As três curtas-metragens de João Salaviza agora lançadas em DVD dão a ideia muito clara de que estamos perante um novo cineasta de enormes qualidades, com um talento raro para o cinema, acerca do qual revela aí ter uma noção muito precisa em termos visuais e humanos.
Em "Arena" (2009) ele trabalha, com uma intuição visual não ingénua mas cultivada, sobre um conflito mínimo, elementar (o dinheiro, o guito), entre um jovem mais velho, Mauro/Carloto Cotta, e alguns miúdos. No início, em interior a proximidade da câmara prende-nos ao protagonista. A seguir, os exteriores utilizam o quadro arquitectónico para situar com precisão o cenário, para tal aumentando a distância a partir da qual assistimos à evolução do conflito em termos elementares. As personagens recortam-se então num cenário vasto que faz sobressair a sua solidão, o seu isolamento, o que o domínio do plano geral e do plano médio permite que seja feito em termos cinematograficamente muito precisos e claros, consistentes e sem a menor redundância, tudo seco, compreensível e de uma grande beleza, que não oculta, porém, o conflito, antes o situa na sua exacta dimensão.
Em "Cerro Negro" (2011), partimos de um interior, mas com uma passagem muito boa pela varanda, com uma mãe, Anajara, e um filho, Igor, e a ausência do pai, Allison, para passarmos ao encontro do casal na prisão, com a ausência do filho, e na prisão ficamos com o pai que vai sentir a ausência da mulher mas sobretudo do filho. Aqui há uma maior proximidade, de acordo com os espaços tratados - a casa, a prisão, a cela -, o que nos leva a experimentar em proximidade humana o calor e a ternura, mas também o isolamento e a solidão das personagens. Mesmo assim, no trajecto de Anajara para a prisão o quadro da arquitectura urbana é muito bem aproveitado, e os espaços da casa e sobretudo da prisão são superiormente tratados em termos de iluminação, o que permite transmitir toda a carga humana das personagens, isoladas, separadas mas com momentos de encontro - um conseguido, entre o casal (um plano de iluminação perfeita, que o torna pictórico), o outro falhado, aquele que o pai tenta estabelecer telefonicamente com o filho. O final, com Allison no interior da cela agarrado às barras da janela e olhando para o exterior, rima muito apropriadamente com a passagem inicial de Anajara pela varanda da casa.
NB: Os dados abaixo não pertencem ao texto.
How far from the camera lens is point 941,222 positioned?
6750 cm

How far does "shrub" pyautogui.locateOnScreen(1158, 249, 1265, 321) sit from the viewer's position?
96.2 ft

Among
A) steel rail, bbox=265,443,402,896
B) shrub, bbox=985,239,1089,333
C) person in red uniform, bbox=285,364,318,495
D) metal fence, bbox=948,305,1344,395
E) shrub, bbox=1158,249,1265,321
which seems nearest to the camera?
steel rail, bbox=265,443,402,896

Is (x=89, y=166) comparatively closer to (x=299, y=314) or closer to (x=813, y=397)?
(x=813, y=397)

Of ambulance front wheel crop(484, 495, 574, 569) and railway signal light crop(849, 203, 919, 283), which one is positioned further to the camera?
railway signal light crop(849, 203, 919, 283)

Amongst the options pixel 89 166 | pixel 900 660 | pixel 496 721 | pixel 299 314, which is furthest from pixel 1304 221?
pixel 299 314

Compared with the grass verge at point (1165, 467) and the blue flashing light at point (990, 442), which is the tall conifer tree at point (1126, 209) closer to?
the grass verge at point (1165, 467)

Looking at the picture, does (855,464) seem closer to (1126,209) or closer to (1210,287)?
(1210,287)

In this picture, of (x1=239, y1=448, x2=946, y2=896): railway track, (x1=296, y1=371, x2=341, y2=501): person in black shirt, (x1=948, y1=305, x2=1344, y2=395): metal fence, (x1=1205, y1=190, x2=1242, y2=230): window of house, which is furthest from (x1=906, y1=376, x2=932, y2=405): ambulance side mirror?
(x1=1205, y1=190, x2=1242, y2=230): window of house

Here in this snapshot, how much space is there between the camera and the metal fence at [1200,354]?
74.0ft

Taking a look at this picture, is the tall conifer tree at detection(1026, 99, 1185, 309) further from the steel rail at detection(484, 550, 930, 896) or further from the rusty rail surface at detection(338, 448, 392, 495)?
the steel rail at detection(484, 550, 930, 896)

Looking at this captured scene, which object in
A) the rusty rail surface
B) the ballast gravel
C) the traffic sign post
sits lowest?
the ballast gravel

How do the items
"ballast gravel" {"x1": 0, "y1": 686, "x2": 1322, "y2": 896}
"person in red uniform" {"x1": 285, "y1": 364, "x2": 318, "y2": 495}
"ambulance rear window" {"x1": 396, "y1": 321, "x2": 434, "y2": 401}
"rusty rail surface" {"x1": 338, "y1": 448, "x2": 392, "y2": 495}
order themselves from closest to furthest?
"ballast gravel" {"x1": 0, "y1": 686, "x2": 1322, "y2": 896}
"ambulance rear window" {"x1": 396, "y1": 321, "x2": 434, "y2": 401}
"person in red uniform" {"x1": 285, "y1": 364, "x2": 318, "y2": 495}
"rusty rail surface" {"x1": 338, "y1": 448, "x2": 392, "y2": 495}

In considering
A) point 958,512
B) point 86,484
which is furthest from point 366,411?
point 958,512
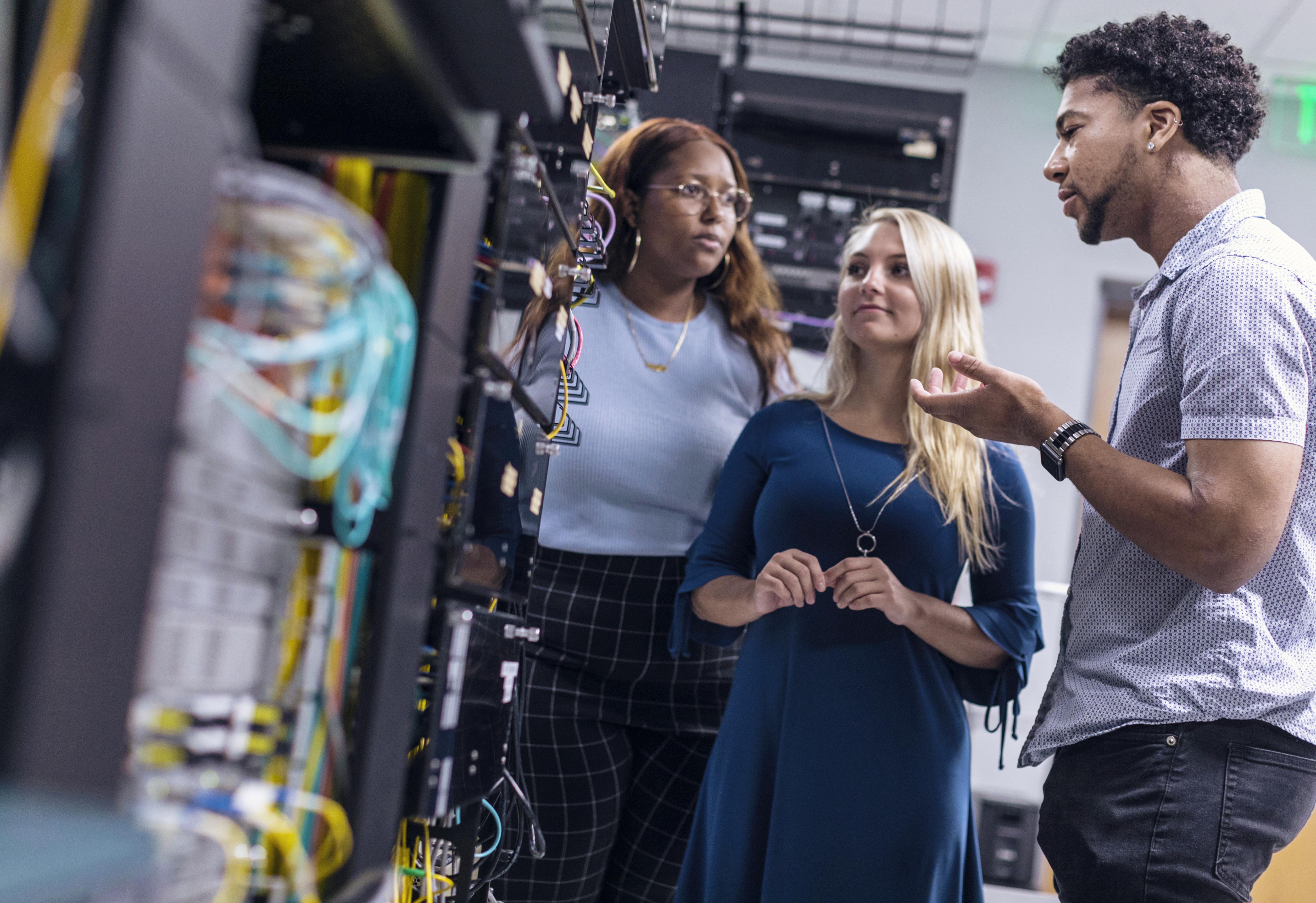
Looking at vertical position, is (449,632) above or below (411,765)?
above

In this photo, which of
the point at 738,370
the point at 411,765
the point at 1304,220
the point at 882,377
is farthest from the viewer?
the point at 1304,220

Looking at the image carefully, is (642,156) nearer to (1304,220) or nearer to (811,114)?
(811,114)

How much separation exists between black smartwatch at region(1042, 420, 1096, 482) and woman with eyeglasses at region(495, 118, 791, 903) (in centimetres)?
62

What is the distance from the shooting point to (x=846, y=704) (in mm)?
1385

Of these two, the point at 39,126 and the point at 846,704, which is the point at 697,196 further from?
the point at 39,126

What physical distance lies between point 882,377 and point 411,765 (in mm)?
1049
De novo tudo simples, elementar, sem retórica nem redundância, de forma a transmitir de maneira precisa a exacta solidão das personagens.
"Rafa" (2012) é a mais longa das três curtas de João Salaviza, decididamente impressionante por, depois de um início em interior, na casa onde o protagonista/Rodrigo Perdigão está com a irmã, Sónia/Joana de Verona, e o sobrinho, com o plano pictórico de mãe e filho, acompanhar Rafael desde que sai de casa para não mais o largar na procura da mãe que não regressara a casa na noite anterior. E assim o filme se constrói sobre um pequeno Rafa que atravessa o Tejo para vaguear por Lisboa na sua busca de uma mãe que, porque ausente, se torna, em ausência, personagem central. Mas a solidão e o desconcerto de Rafa invadem, porque ele é omnipresente, o filme, fazendo-o transbordar em abandono e solidão, nas ruas, na esquadra da polícia, de novo nas ruas, até ao prodigioso final, com a chegada da irmã com o sobrinho ao colo (espantosa panorâmica para a direita, seguida de plano fixo em que ela avança para a câmara), que deixa nos braços do tio num último plano de novo pictórico na noite de Lisboa.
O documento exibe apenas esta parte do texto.